Sozialpädagogische Familienhilfe (SPFH)
Rechtliche Grundlage
Die Sozialpädagogische Familienhilfe ist eine Hilfe zur Erziehung nach § 27 in Verbindung mit § 31 SGB VIII.
Art, Umfang und Dauer der Hilfe richten sich nach dem individuellen Bedarf der Familie und werden im Rahmen des Hilfeplanverfahrens gemäß § 36 SGB VIII durch das zuständige Jugendamt festgelegt.
Die Umsetzung der Hilfe setzt die Mitwirkung der Familie voraus. Ein Anspruch auf eine bestimmte Ausgestaltung der Hilfe besteht nicht.
Leistungsbeschreibung
Die Sozialpädagogische Familienhilfe ist eine auf längere Dauer angelegte, intensive ambulante Hilfeform zur Unterstützung von Familien in belasteten Lebenssituationen. Sie richtet sich an Familien, die bei der Bewältigung von Erziehungsaufgaben, Alltagsanforderungen, Konflikten oder Krisen Unterstützung benötigen.
Ziel der Hilfe ist es, die Familie in ihrer Selbstständigkeit zu stärken, die Erziehungsfähigkeit der Eltern zu fördern und eine positive Entwicklung der Kinder und Jugendlichen innerhalb des familiären Systems zu ermöglichen.
Die Unterstützung erfolgt überwiegend im häuslichen Umfeld der Familie und orientiert sich konsequent an den realen Anforderungen des Alltags. FamFlex arbeitet ressourcenorientiert, lebensnah und systemisch.
Ziele der Sozialpädagogischen Familienhilfe
- Stärkung der Erziehungskompetenz der Eltern
- Stabilisierung des familiären Zusammenlebens
- Förderung von Struktur, Orientierung und Verlässlichkeit im Alltag
- Verbesserung von Kommunikation und Konfliktfähigkeit
- Unterstützung bei der Bewältigung von Krisen und Belastungssituationen
- Förderung von Selbstständigkeit und Eigenverantwortung der Familie
Inhalte und Schwerpunkte der Hilfe
Die konkreten Inhalte werden individuell festgelegt und können unter anderem umfassen:
- Unterstützung bei der Strukturierung des Familienalltags
- Begleitung bei Erziehungsfragen und Unsicherheiten
- Förderung von klaren Rollen, Regeln und Verantwortlichkeiten
- Bearbeitung von Konflikten innerhalb der Familie
- Unterstützung bei schulischen oder institutionellen Fragestellungen
- Begleitung im Kontakt mit Schulen, Kindertageseinrichtungen, Behörden und weiteren Institutionen
- Krisenintervention bei akuten Belastungssituationen
Die Arbeit orientiert sich stets an den vereinbarten Zielen des Hilfeplans.
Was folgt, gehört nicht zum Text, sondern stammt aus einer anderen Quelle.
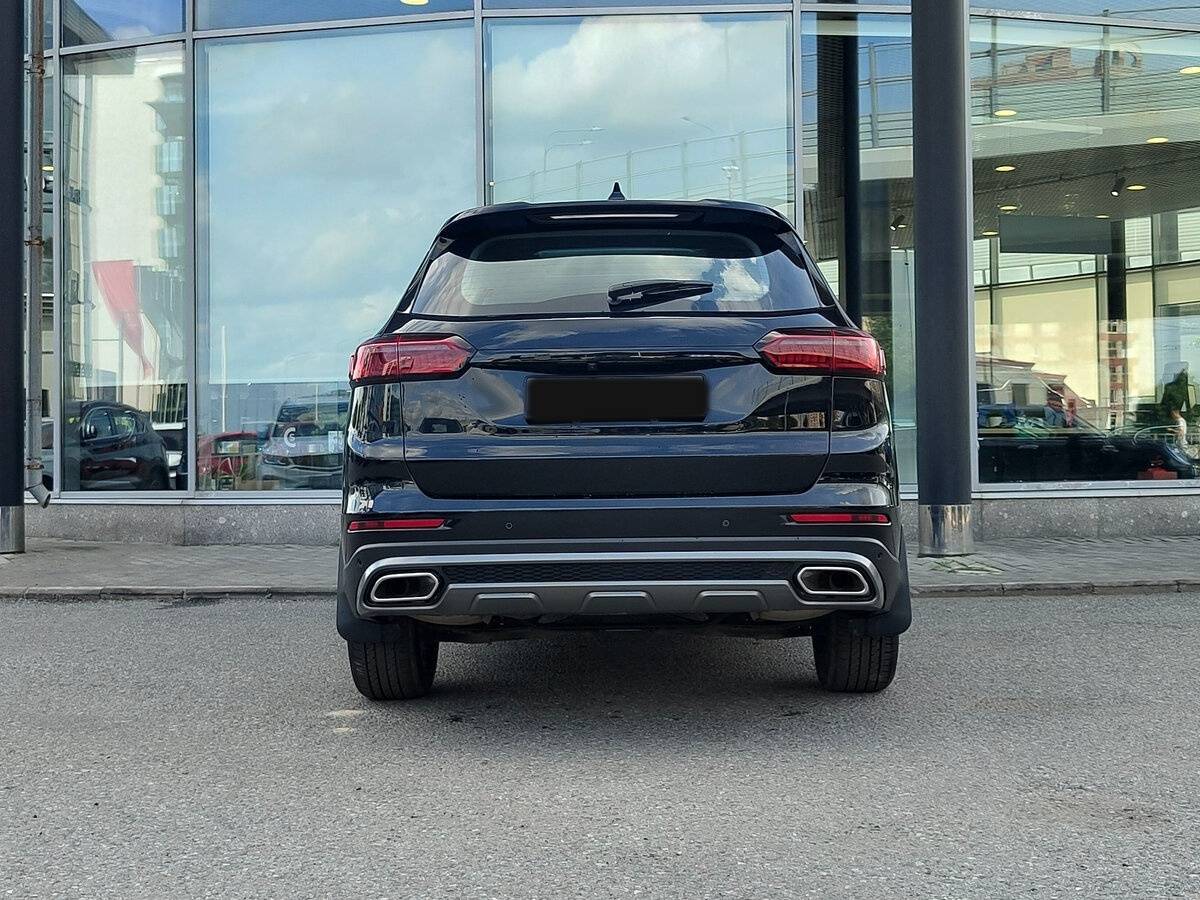 Chery Tiggo 8 Pro с пробегом — 2022 год. Фото: #3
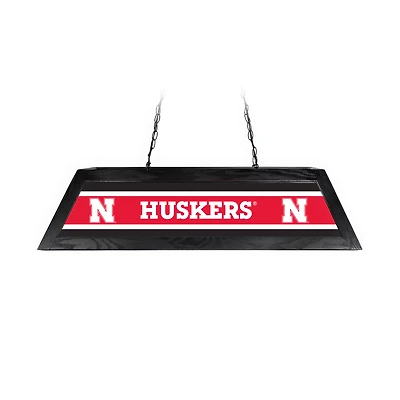 Imperial Nebraska Huskers 42" Billiard Lamp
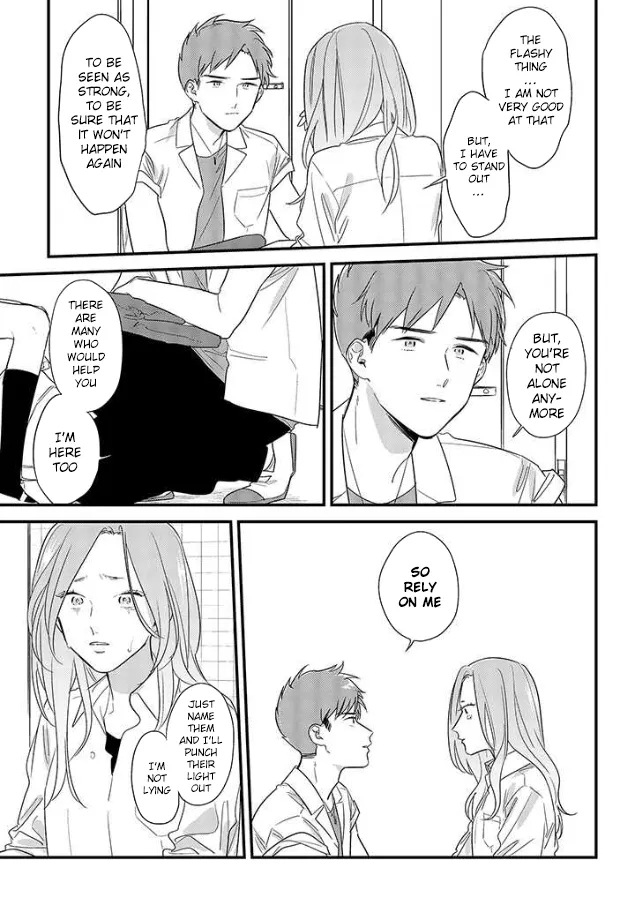 Soushi Souai (Liberum) Chapter 49 page 29 -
Arbeitsweise und pädagogische Haltung
FamFlex arbeitet beziehungsorientiert, transparent und auf Augenhöhe. Die Familie wird aktiv in den Hilfeprozess einbezogen und an Entscheidungen beteiligt. Lösungen werden nicht vorgegeben, sondern gemeinsam entwickelt.
Der Fokus liegt auf vorhandenen Ressourcen und Fähigkeiten der Familie. Ziel ist es, diese zu stärken und nutzbar zu machen, um nachhaltige Veränderungen zu erreichen und Hilfe zur Selbsthilfe zu ermöglichen.
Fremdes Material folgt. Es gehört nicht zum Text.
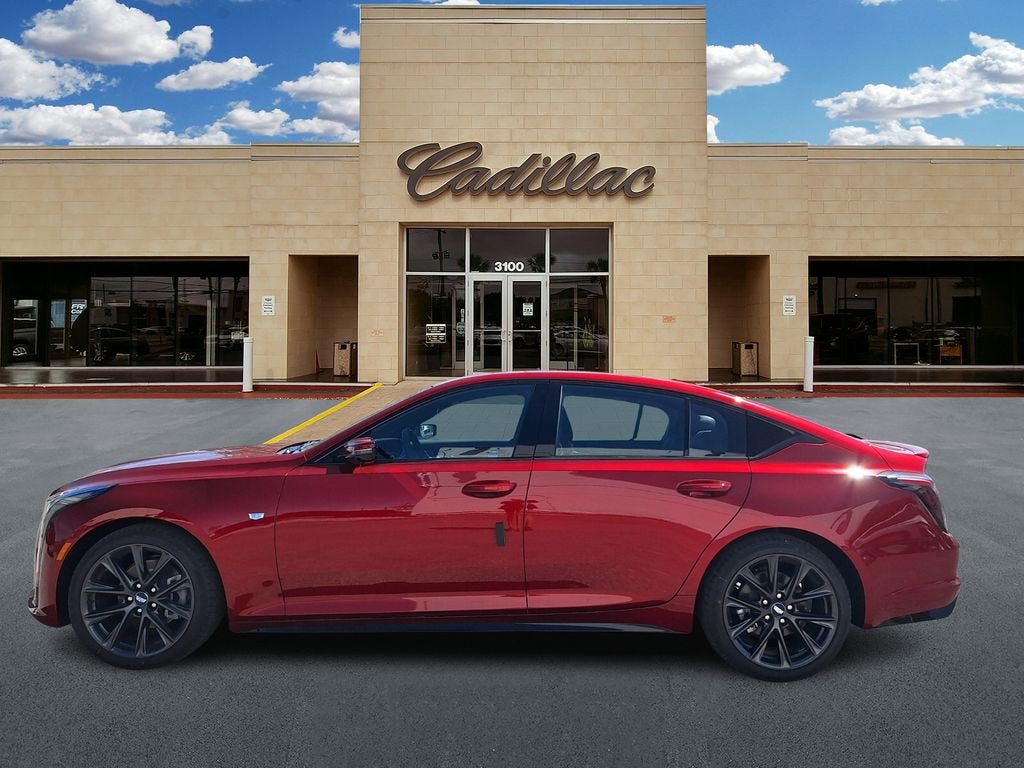 2026 Cadillac CT5 Sport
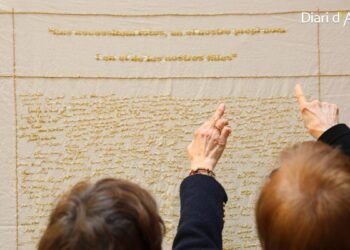 The General Council presents the testimony of the women who fought for the right to vote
Die Arbeit erfolgt verbindlich, strukturiert und mit klaren Absprachen. Grenzen, Verantwortlichkeiten und Ziele werden offen kommuniziert und regelmäßig reflektiert.
Zusammenarbeit und Vernetzung
Im Rahmen der Sozialpädagogischen Familienhilfe arbeitet FamFlex eng mit dem zuständigen Jugendamt sowie – nach Bedarf – mit Schulen, Kindertageseinrichtungen, Beratungsstellen und weiteren relevanten Institutionen zusammen.
Die Zusammenarbeit erfolgt transparent, fachlich fundiert und orientiert sich am Wohl der Familie und der beteiligten Kinder und Jugendlichen.
Abschließender Hinweis
Die Bewilligung, Ausgestaltung und Überprüfung der Sozialpädagogischen Familienhilfe erfolgen durch das zuständige Jugendamt im Rahmen des Hilfeplanverfahrens gemäß § 36 SGB VIII.
Art, Umfang und Dauer der Hilfe richten sich nach dem individuellen Bedarf der Familie und können im Verlauf angepasst werden.